* PROMPT *
Reproduce the listing below with "photographer's" renamed to "viewer's", and leave every other part unchanged.

(Records of spatial reasoning questions)
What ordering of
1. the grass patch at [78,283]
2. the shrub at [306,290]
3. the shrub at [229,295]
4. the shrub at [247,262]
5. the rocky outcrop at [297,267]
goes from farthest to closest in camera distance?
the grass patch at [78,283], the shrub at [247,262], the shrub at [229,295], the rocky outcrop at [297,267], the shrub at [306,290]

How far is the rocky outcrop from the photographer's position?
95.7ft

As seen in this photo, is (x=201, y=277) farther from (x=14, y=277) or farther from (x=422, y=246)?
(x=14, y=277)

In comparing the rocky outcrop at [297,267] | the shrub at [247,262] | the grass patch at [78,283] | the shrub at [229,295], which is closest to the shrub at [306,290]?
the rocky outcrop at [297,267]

* COMPLETE ANSWER *
What ordering of
1. the grass patch at [78,283]
2. the shrub at [306,290]
3. the shrub at [229,295]
4. the shrub at [247,262]
5. the rocky outcrop at [297,267]
goes from farthest to closest in camera distance?
the grass patch at [78,283], the shrub at [247,262], the shrub at [229,295], the rocky outcrop at [297,267], the shrub at [306,290]

How far is the rocky outcrop from the viewer's position?
95.7ft

As seen in this photo, is (x=201, y=277) farther from (x=14, y=277) or farther from (x=422, y=246)?
(x=14, y=277)

In comparing the rocky outcrop at [297,267] | the shrub at [247,262] | the grass patch at [78,283] | the shrub at [229,295], which is closest to the shrub at [306,290]?
the rocky outcrop at [297,267]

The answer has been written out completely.